Located in the State Apartments, the Throne Room in Dublin Castle is preserved intact from the period when Ireland was part of the United Kingdom, when both Lords Lieutenant and visiting monarchs from Britain would use the room during important ceremonies held in the Castle. These included the investing of a new Lord Lieutenant every five years, the presentation of débutantes to the Lord Lieutenant during the Castle Season held leading up to St. Patrick's Day, and the presentation of subjects to visiting monarchs on official State visits to Ireland. The throne canopy dates to the late 18th century, while the throne was made for the visit of George IV to Ireland in 1821, and was last used by George V in 1911. The Throne Room no longer has any role in modern-day State ceremonial.
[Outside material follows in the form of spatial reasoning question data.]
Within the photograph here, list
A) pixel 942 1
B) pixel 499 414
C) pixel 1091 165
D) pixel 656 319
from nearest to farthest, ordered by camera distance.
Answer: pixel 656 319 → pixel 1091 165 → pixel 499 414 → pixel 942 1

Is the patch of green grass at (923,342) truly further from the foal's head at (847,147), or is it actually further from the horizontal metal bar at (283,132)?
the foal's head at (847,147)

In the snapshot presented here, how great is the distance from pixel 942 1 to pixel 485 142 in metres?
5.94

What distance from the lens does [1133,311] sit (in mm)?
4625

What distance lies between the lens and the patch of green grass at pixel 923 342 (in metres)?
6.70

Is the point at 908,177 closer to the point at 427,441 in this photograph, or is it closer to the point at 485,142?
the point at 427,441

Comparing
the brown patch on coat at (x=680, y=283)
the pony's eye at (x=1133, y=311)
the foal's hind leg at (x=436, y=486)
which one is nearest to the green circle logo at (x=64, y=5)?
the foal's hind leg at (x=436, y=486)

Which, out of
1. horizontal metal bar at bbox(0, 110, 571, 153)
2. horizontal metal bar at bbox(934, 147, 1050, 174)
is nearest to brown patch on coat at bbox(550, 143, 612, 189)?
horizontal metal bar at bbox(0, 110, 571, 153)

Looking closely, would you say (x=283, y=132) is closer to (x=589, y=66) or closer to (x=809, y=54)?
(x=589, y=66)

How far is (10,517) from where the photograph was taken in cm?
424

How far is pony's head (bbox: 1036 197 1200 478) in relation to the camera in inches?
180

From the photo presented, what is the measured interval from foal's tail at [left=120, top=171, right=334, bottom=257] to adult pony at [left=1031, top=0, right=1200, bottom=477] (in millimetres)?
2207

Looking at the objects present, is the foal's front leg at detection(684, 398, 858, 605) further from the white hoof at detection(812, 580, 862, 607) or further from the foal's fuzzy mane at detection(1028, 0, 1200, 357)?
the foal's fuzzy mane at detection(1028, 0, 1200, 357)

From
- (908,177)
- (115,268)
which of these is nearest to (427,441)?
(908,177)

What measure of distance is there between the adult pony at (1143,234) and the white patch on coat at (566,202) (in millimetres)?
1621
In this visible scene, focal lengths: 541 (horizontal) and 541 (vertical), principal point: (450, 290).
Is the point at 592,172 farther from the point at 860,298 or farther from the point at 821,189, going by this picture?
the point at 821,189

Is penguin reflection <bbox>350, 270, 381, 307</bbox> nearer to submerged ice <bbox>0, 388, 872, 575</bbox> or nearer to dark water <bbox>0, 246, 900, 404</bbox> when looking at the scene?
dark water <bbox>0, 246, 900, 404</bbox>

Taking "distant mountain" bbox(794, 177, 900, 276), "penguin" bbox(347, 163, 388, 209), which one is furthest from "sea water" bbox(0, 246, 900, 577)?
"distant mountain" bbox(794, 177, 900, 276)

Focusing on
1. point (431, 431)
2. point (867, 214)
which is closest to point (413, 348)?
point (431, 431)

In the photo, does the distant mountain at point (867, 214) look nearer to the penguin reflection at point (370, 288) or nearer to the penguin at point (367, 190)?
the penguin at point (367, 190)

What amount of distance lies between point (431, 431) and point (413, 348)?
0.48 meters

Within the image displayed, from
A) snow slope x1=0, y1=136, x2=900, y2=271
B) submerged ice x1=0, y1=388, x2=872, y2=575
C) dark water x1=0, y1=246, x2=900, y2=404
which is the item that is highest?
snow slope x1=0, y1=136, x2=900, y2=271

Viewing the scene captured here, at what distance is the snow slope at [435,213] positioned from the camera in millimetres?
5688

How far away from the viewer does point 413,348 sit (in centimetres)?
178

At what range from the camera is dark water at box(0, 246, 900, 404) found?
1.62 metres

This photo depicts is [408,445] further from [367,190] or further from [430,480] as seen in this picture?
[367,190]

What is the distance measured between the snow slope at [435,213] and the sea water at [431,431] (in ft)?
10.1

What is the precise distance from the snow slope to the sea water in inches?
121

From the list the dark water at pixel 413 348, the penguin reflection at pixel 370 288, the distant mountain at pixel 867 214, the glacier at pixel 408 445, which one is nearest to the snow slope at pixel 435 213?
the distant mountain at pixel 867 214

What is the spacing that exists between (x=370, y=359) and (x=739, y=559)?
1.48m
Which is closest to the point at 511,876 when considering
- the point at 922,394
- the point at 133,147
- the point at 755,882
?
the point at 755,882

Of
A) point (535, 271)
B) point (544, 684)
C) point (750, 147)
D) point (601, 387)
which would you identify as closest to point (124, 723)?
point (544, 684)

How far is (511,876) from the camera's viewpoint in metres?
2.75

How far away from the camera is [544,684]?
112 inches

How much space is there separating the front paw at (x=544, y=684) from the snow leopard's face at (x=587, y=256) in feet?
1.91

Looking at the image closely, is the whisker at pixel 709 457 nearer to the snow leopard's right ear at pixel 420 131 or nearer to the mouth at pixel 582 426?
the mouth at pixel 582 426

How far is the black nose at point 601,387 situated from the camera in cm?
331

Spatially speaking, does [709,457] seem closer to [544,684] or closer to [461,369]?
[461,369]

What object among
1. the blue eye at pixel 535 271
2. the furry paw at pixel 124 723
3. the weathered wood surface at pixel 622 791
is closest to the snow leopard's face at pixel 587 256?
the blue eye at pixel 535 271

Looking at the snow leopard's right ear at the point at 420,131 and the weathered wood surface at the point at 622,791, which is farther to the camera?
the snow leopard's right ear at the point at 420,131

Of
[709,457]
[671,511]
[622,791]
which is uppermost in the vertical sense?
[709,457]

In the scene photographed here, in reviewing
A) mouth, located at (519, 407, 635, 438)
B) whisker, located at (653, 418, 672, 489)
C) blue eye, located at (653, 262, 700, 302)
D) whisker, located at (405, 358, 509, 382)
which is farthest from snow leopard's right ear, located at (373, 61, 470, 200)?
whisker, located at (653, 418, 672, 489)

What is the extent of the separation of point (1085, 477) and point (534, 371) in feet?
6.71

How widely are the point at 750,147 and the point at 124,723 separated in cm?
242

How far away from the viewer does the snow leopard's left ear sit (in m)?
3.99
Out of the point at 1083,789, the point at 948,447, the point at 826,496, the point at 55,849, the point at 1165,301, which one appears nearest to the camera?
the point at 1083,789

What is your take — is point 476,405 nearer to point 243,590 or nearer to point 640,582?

However Dublin Castle still plays an important role in this respect, serving as the location for the inauguration of the President of Ireland every seven years. This takes place in the much larger and grander St. Patrick's Hall, the 18th century ballroom of the Viceregal Court, positioned almost adjacent to the Throne Room.

===Malaysia===
Malaysia's head of state, the Yang di-Pertuan Agong (commonly glossed as "King"), is a position rotated every five years among the nine royal houses of its nine hereditary states. Each has separate palaces and throne rooms for each of the individual states, while the King resides in the Istana Negara (National Palace) in Kuala Lumpur. This and the old palace both had throne rooms called the Balai Rong Seri (Royal Audience Hall), where several state ceremonies including the King's Installation occur.